%%
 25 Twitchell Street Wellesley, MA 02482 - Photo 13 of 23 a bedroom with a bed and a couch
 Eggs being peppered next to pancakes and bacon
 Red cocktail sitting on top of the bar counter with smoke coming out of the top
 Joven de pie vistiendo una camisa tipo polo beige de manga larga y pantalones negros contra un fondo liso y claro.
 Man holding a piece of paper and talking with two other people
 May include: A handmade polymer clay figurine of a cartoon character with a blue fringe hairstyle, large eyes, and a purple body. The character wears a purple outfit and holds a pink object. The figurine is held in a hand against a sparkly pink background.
%%
%%
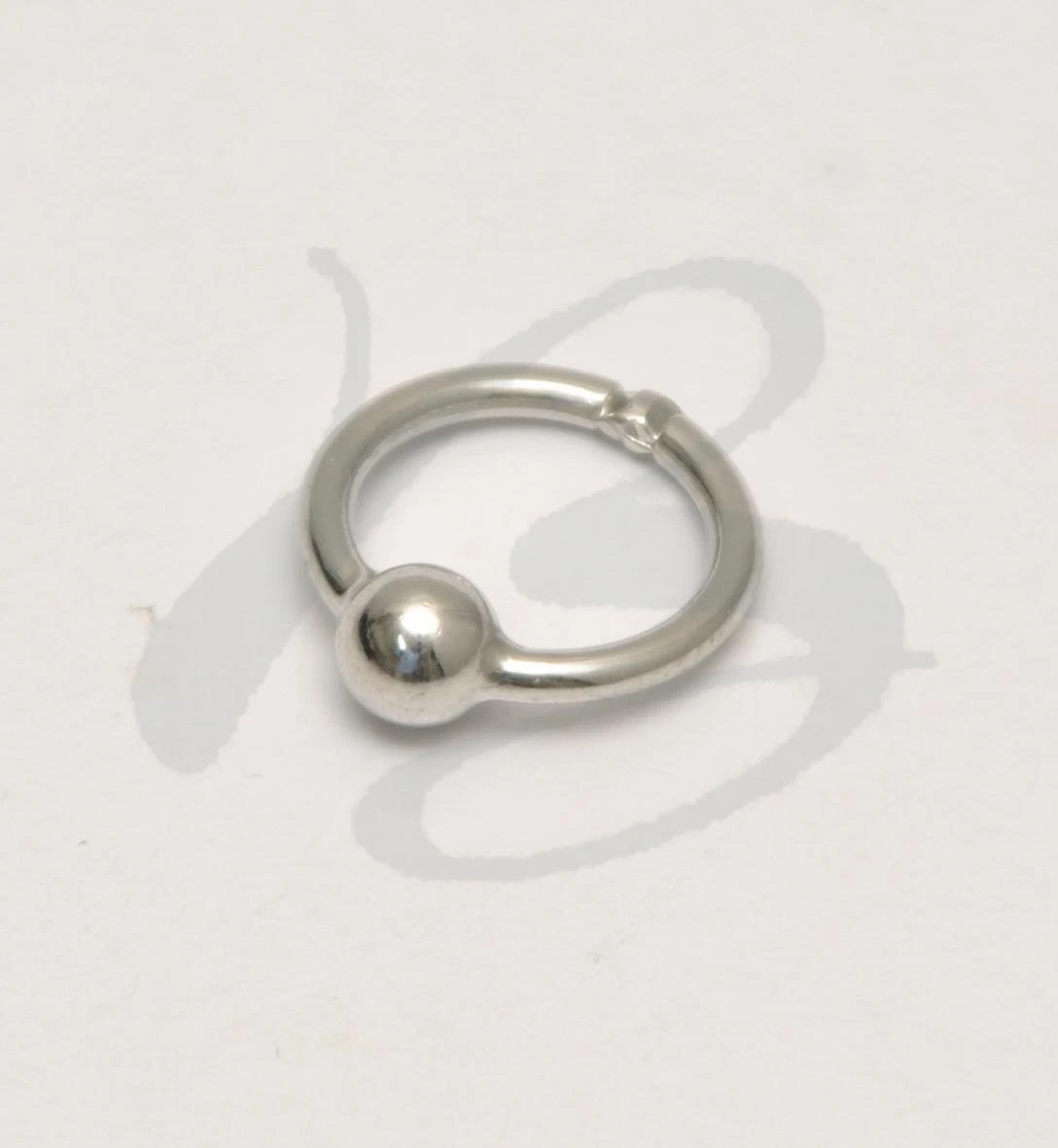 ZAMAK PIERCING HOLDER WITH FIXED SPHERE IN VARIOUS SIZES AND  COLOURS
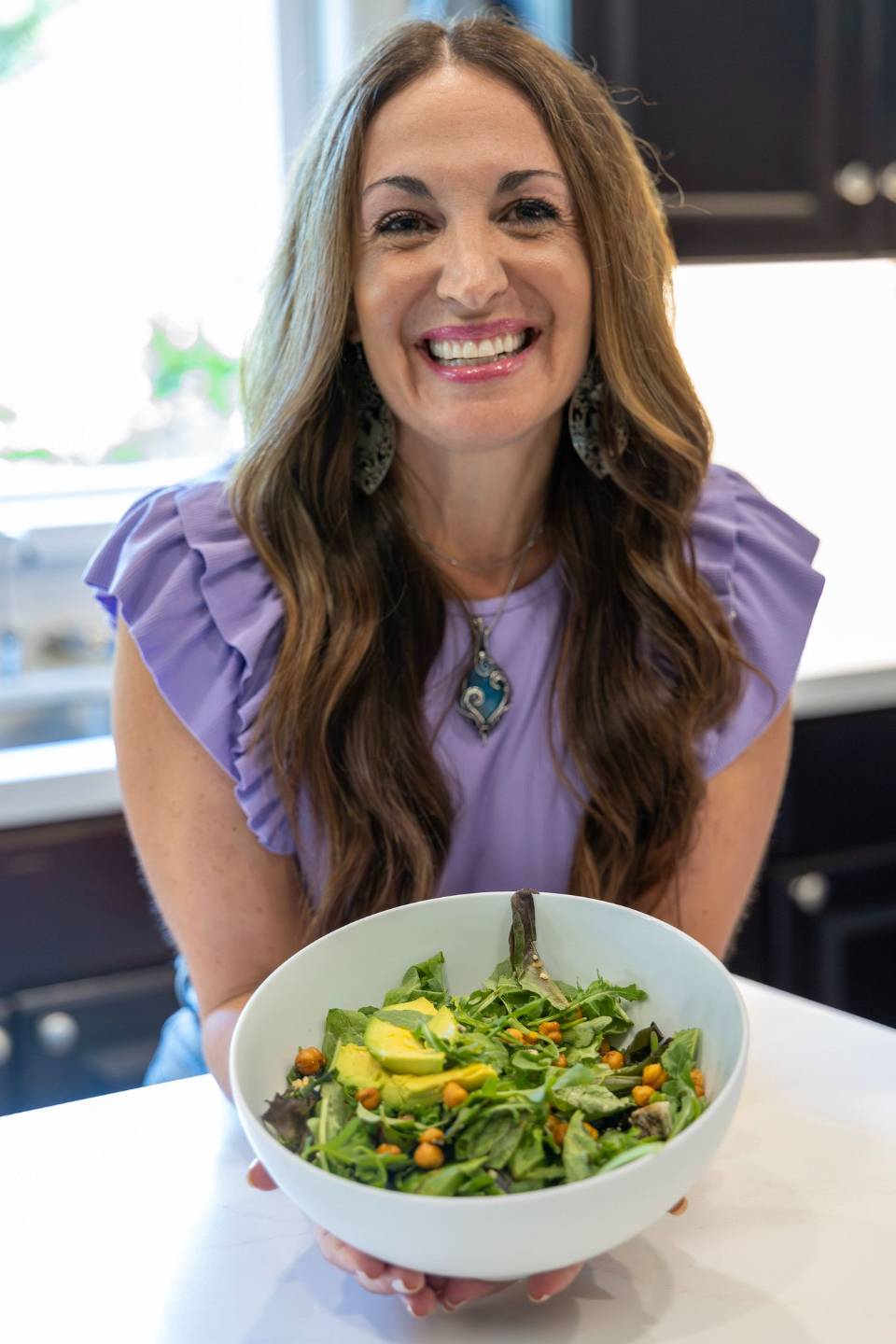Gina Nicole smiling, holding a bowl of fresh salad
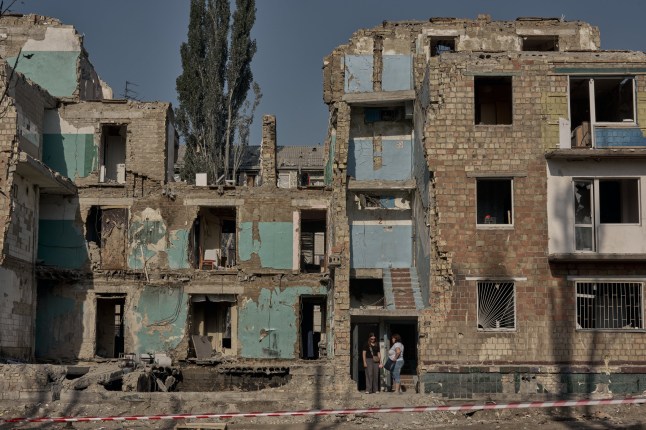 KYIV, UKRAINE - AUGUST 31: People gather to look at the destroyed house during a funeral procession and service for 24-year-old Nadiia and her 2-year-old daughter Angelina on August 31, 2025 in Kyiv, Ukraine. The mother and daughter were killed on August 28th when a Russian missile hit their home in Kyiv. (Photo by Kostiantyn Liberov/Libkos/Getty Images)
%%
%%
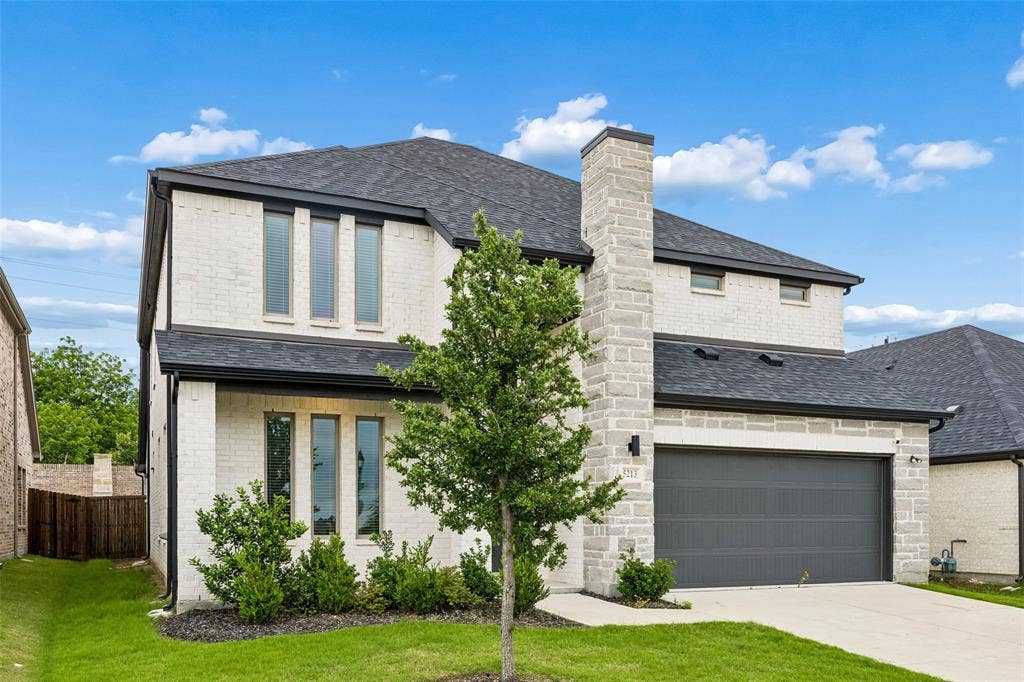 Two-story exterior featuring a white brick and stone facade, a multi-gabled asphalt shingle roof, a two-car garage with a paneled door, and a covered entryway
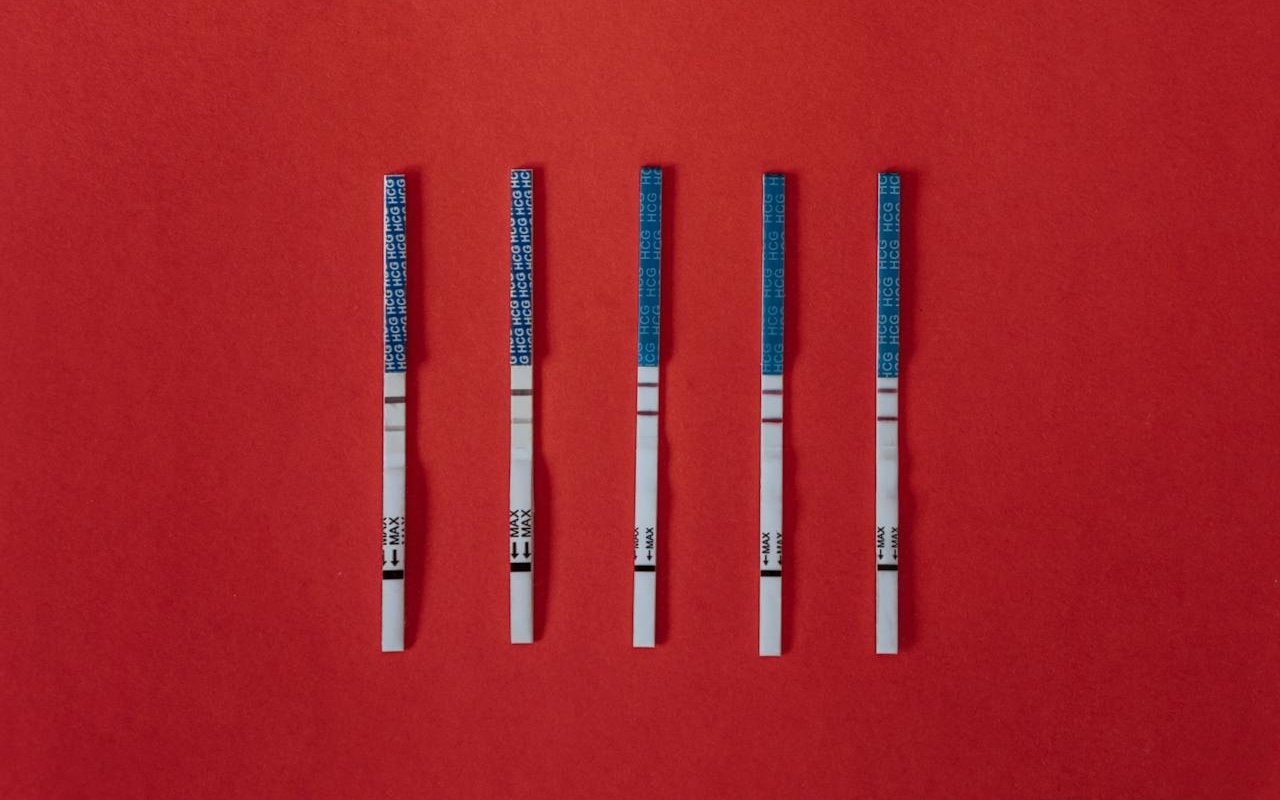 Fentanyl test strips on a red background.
%%
● **Work request**: Write out again, word for word, the lines starting at the one that has "Two-story exterior featuring" and ending after the one that has "Fentanyl test strips on a red background.". Leave the picture markers out.

● **Completed task**:
 Two-story exterior featuring a white brick and stone facade, a multi-gabled asphalt shingle roof, a two-car garage with a paneled door, and a covered entryway
 Fentanyl test strips on a red background.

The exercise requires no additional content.